The patient is a 35-year-old female with multiple symptoms that align with the clinical picture of systemic lupus erythematosus (SLE). These symptoms include fatigue, hair loss, joint pain, malar rash, sensitivity to sunlight, and a history of pleuritis and mouth ulcers. Lab tests further support this diagnosis by showing reduced Hb, low platelets, and low WBC, along with positive anti-dsDNA and anti-Sm antibodies.

Understanding Complement Levels in SLE:

The complement system plays a crucial role in the immune response, and alterations in complement levels can be indicative of disease activity in SLE. 

A. C1: This is generally not routinely assessed in SLE patients for disease activity.

B. C2: Levels of C2 are not typically utilized to monitor SLE disease activity

C. C3: While levels of C3 can be reduced in SLE and indicate disease activity, it's generally not as specific as C4.

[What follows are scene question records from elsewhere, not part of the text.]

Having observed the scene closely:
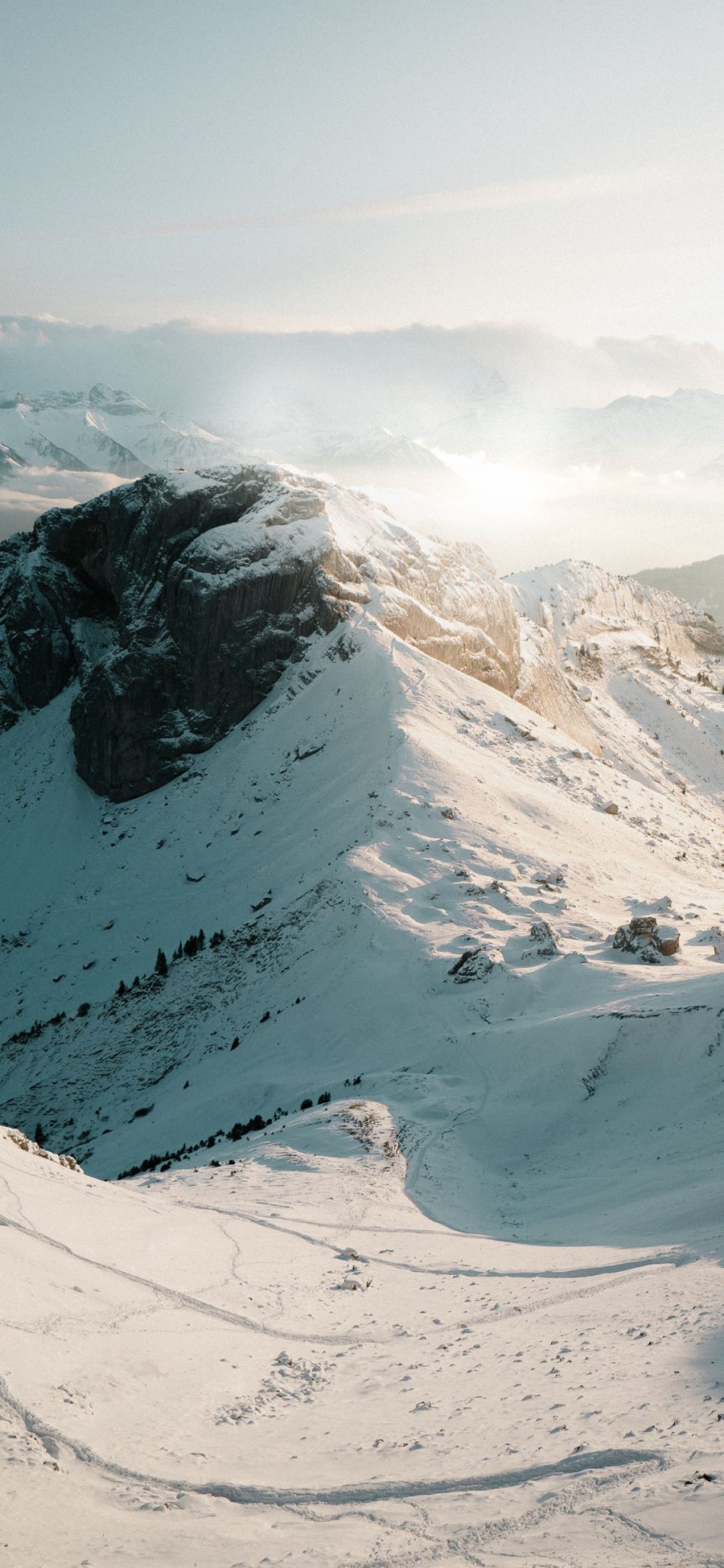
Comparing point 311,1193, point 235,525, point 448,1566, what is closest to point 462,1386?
point 448,1566

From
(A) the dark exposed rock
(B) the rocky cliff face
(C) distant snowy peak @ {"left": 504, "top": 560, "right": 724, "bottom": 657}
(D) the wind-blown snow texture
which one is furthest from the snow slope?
(C) distant snowy peak @ {"left": 504, "top": 560, "right": 724, "bottom": 657}

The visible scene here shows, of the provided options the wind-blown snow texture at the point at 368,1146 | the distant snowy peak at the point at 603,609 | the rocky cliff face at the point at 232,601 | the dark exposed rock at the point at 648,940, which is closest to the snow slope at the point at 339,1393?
the wind-blown snow texture at the point at 368,1146

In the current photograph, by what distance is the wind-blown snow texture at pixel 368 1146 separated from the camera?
970 cm

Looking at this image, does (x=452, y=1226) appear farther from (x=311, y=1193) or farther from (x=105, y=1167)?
(x=105, y=1167)

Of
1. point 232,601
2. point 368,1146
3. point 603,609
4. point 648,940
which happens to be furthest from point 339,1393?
point 603,609

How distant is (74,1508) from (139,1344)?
424 centimetres

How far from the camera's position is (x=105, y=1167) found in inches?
1303

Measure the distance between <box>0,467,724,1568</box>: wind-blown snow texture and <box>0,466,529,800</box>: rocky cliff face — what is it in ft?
5.29

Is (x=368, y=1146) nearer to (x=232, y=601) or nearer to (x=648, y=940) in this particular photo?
(x=648, y=940)

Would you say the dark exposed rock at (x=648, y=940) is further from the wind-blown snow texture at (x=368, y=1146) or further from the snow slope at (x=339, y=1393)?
the snow slope at (x=339, y=1393)

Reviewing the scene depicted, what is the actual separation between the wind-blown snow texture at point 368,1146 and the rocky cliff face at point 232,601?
5.29 ft

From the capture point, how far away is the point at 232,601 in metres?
70.7

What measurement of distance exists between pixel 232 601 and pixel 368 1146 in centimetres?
5214

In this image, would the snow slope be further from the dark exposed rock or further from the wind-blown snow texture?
the dark exposed rock
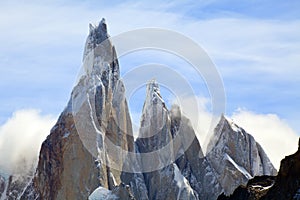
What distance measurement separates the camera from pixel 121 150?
5502 inches

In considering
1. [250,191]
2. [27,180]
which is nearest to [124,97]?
[27,180]

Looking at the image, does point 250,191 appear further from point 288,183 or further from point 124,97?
point 124,97

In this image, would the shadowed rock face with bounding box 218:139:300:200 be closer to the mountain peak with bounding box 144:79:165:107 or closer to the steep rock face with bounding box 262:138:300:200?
the steep rock face with bounding box 262:138:300:200

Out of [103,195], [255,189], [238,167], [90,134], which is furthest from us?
[238,167]

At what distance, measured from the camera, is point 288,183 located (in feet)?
216

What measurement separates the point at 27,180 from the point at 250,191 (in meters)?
88.3

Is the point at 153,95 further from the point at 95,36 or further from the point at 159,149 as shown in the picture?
the point at 95,36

D. C4: Low levels of C4 have been associated with SLE and are indicative of disease activity. Monitoring these levels can provide insights into the severity of the condition and help guide treatment decisions.

E. C5: This component is not typically monitored in the context of SLE.

Diagnostic Reasoning:

Given that we suspect SLE in this patient, and considering her multiple symptoms along with the positive anti-dsDNA and anti-Sm antibodies, it is important to monitor disease activity to guide treatment. C4 levels are known to be affiliated with an increased risk of SLE and serve as a marker for disease activity.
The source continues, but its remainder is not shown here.